Trump’s Triumph Makes Canada Real Estate More Attractive
As shocking as the U.S elections results may be, the country should not believe that Trump’s exiles will boost the real estate market- especially the hot zones including Toronto.
However, some experts paint quite a different picture, as they believe that election results will help the market bounce back on its feet in the foreseeable future.
“It’s too early to know what it means for Canadian housing markets. Nobody knows what it means for the Canadian economy writ large, let alone housing markets across the country,” said a statement from Canadian Real Estate Association chief economist Gregory Klump.
However, for those who think Canada would be a better alternative than to stay in the U.S, real estate firms are already hunting for those clients, said Royal LePage CEO Phil Soper.
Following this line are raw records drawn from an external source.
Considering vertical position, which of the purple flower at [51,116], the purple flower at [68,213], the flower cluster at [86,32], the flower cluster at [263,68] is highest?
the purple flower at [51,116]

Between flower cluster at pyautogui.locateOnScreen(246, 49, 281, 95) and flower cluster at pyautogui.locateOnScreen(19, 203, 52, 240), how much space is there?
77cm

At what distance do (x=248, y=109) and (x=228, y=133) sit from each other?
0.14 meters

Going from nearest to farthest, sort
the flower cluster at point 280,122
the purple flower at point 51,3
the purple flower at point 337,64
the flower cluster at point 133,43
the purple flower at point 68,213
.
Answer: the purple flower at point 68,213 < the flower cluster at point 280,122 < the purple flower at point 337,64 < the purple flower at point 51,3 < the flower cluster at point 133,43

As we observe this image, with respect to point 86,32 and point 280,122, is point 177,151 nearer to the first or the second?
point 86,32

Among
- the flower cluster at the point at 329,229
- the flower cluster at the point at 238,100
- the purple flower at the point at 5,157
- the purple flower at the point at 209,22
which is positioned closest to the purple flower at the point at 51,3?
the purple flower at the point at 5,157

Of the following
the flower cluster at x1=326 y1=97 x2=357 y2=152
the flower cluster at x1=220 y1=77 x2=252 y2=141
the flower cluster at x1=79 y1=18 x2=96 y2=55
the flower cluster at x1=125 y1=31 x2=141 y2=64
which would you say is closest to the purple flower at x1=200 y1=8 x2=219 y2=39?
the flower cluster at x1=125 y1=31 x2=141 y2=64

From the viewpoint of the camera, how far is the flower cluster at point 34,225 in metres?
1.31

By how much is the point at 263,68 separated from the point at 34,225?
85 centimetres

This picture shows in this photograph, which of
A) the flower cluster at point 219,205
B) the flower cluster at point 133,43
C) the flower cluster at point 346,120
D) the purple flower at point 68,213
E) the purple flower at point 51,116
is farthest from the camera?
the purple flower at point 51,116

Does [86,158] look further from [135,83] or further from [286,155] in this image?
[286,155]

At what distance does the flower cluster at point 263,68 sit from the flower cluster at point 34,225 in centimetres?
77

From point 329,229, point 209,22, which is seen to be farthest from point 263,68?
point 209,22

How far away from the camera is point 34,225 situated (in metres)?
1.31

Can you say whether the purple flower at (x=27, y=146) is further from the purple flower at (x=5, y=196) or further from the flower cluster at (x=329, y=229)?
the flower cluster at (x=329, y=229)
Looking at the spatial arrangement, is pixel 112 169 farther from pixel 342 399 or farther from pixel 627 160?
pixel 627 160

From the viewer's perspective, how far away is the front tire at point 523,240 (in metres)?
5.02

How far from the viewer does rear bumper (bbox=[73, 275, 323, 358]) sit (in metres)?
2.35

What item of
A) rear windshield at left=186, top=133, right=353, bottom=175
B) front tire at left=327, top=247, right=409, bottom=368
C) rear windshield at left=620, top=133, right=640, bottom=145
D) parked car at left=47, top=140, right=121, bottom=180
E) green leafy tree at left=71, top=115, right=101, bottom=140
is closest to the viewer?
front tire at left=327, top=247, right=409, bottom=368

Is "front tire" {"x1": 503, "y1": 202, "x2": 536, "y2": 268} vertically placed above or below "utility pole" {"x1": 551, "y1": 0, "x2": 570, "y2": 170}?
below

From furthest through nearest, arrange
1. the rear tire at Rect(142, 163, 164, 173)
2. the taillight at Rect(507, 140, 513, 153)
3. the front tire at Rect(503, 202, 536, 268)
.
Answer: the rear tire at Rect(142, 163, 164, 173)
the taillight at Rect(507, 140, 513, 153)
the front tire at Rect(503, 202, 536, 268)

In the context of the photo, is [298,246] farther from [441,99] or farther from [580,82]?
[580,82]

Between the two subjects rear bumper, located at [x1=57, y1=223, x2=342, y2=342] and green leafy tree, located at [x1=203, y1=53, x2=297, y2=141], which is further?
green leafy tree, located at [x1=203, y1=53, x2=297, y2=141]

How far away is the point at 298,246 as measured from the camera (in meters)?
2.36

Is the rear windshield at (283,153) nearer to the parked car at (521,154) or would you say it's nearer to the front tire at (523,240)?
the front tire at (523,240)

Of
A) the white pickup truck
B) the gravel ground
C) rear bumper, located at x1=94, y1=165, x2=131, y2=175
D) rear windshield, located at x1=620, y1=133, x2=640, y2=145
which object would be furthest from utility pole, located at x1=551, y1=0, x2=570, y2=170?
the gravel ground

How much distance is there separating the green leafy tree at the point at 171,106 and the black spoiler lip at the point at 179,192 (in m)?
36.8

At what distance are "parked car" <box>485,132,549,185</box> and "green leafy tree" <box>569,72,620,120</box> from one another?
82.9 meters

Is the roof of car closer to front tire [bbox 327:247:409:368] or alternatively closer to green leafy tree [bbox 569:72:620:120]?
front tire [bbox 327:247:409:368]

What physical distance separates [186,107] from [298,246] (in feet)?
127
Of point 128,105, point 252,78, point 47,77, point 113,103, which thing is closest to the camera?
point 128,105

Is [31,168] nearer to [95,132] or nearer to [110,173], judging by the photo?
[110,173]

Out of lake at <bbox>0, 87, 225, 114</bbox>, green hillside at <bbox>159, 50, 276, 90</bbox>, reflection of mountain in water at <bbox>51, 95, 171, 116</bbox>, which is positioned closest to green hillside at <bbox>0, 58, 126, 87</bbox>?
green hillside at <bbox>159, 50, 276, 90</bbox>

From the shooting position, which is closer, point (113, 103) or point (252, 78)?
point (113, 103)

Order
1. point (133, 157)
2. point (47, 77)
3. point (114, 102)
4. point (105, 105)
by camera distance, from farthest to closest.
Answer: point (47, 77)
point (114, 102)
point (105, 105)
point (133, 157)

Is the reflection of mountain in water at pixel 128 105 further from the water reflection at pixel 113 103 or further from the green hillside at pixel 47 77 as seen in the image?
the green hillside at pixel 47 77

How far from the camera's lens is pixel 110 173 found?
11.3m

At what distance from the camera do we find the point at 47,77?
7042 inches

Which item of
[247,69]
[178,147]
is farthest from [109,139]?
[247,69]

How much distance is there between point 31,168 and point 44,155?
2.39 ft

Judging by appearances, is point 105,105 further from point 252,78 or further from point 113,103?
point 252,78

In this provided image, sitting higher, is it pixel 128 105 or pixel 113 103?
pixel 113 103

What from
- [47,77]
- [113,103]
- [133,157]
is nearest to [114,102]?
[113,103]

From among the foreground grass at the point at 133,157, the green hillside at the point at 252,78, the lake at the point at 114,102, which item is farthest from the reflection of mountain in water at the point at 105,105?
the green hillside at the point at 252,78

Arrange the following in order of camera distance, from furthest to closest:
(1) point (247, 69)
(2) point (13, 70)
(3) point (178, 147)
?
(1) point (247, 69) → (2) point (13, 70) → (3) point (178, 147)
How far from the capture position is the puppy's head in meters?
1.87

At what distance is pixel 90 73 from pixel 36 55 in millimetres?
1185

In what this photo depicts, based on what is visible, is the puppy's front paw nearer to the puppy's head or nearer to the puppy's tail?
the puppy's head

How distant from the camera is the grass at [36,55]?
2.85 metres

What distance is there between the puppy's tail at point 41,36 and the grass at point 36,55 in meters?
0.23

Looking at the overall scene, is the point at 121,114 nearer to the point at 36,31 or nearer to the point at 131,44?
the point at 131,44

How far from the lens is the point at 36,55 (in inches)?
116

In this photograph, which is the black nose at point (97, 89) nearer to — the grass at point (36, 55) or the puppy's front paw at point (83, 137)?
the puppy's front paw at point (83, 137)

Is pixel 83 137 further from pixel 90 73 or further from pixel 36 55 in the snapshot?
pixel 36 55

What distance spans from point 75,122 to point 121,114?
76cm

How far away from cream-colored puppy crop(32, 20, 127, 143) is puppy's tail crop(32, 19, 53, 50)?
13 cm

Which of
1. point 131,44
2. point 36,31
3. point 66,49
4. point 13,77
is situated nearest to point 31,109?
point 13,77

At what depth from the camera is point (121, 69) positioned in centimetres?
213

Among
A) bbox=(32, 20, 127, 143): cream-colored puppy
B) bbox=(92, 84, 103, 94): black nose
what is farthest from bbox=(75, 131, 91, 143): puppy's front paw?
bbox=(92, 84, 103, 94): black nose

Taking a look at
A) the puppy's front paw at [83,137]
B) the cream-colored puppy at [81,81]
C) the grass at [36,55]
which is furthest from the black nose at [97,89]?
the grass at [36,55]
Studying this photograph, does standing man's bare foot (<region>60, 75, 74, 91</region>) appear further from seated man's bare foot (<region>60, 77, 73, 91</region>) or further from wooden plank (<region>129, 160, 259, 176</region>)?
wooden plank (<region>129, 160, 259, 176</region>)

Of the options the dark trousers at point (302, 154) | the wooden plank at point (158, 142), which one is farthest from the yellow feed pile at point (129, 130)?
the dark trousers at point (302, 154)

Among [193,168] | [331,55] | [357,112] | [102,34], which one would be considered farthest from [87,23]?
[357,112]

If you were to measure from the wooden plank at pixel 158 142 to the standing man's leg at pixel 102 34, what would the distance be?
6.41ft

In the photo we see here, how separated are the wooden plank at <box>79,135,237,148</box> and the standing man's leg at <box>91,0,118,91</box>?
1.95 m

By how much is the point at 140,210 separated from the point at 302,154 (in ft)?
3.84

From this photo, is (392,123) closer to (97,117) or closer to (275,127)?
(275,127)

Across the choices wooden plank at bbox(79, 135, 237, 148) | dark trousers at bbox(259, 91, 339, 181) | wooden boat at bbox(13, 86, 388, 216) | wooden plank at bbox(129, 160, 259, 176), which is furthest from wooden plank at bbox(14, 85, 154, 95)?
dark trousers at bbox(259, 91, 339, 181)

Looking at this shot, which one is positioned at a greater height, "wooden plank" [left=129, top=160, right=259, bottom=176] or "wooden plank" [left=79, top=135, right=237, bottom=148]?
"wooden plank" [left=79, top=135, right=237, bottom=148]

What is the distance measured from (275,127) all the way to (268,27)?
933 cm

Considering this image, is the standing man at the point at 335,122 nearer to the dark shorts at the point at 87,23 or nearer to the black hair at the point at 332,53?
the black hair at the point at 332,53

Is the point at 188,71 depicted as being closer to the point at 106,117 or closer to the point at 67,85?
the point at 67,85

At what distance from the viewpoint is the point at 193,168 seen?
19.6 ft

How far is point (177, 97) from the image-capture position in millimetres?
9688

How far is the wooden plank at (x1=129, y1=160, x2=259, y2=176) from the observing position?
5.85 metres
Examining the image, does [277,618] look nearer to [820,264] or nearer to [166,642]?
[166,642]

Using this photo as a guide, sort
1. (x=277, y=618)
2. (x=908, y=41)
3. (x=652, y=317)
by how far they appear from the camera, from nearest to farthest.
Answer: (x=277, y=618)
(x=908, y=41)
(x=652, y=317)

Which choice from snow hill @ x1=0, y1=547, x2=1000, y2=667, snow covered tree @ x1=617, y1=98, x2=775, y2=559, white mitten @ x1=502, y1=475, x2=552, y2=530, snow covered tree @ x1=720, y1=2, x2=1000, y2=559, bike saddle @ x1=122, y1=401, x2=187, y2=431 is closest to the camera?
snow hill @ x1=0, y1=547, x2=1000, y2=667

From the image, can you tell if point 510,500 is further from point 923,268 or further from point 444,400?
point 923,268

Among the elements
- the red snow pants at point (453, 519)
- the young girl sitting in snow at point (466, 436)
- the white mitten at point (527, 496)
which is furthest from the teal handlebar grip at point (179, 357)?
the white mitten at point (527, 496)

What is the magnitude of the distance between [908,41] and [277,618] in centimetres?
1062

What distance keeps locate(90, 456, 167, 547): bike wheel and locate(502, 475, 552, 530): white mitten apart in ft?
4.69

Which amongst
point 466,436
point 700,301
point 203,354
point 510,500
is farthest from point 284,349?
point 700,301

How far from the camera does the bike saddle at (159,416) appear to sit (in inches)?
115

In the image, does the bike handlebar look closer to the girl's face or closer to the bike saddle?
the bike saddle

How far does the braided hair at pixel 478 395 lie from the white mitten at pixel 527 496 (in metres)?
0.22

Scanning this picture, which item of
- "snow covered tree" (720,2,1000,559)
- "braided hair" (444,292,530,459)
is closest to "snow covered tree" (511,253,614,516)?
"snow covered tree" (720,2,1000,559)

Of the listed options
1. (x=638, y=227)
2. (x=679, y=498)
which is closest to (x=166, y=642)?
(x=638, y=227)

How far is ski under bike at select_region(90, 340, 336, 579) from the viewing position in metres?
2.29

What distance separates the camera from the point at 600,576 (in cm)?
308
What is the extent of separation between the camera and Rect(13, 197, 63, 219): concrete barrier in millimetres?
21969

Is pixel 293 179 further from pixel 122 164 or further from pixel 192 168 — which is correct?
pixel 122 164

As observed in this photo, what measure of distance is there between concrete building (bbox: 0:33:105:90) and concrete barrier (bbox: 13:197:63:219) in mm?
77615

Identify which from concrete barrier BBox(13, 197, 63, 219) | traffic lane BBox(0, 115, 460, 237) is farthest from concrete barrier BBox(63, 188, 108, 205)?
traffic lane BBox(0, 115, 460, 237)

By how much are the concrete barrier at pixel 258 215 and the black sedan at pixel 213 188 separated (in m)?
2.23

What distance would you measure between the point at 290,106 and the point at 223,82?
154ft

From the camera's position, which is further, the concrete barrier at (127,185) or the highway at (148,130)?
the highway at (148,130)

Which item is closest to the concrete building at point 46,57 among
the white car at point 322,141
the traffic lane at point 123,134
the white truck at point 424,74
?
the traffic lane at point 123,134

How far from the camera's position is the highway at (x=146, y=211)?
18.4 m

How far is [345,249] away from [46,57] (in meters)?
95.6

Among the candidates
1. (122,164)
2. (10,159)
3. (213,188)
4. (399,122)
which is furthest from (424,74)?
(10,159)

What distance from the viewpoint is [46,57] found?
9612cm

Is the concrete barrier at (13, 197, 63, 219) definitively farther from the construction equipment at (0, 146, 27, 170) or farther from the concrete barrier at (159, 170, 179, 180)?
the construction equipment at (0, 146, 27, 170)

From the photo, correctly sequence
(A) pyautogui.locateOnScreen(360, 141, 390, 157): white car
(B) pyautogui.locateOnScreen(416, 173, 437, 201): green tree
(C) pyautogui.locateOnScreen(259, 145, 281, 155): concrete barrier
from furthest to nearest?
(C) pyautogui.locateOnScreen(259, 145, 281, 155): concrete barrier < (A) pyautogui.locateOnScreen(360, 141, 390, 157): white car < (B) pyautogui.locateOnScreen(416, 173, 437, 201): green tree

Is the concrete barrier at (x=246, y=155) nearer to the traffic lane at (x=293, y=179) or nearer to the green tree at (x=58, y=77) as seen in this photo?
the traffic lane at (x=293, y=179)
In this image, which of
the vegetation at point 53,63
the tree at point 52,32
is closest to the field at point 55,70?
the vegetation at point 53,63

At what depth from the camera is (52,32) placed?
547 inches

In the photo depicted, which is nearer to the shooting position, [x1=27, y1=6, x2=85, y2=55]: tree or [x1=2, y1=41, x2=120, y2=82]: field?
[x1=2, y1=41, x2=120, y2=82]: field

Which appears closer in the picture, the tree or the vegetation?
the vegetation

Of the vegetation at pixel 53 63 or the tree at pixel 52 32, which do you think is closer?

I was “shocked and stunned” by the results said a Canadian who has lived in New York and California
But, he said, “Our brand, call it strong, fair, tolerant and welcoming , could stand out even more clearly now as a desired place to invest capital in real property.
“Countries compete for immigrants, those with the best skills and resources, and differentiation could be very helpful for Canada. A Trump-led America will look very different from Canada,” said Soper.
Although the results may be favorable for the Canadian real estate market. However, experts believe that some problems will arise as foreign real estate investments may be affected, especially in the ht zones.
Unlike B.C, who introduced a 15% capital gains tax on foreign investors, Ontario refuses to introduce a similar taxing system, and choose to assist first-time buyers as an alternative.
James McKellar, a professor of real estate and infrastructure at York University’s Schulich School of Business, said he doesn’t believe some Americans would actually flee to Canada to avoid Trump’s reign.
“Americans really don’t know much about Canada. It’s just not on the radar,” he said.
“Even if they could get jobs and pass Canada’s rigorous immigration rules, they probably wouldn’t like the high price of housing and taxes here, although that would be offset somewhat by the low Canadian dollar” he added.
“I don’t think you’ll see a movement of bodies. I think it will simply underscore this movement of foreign capital into Canada,” said McKellar.
“Even Rob Ford didn’t make a dent in that,” he said.
McKellar said investors wouldn’t stop buying houses in big cities such as New York. However, Canadians who own property and comprise the biggest segment of foreign residential buyers south of the border, will begin to look at getting out.
“I know an investor in Florida that’s getting out simply because he’s looked at the impact of global warming and realizes that in the next 10 years, the number of storms, the amount of flooding, uninsured … there’s more and more uncertainty,” he said.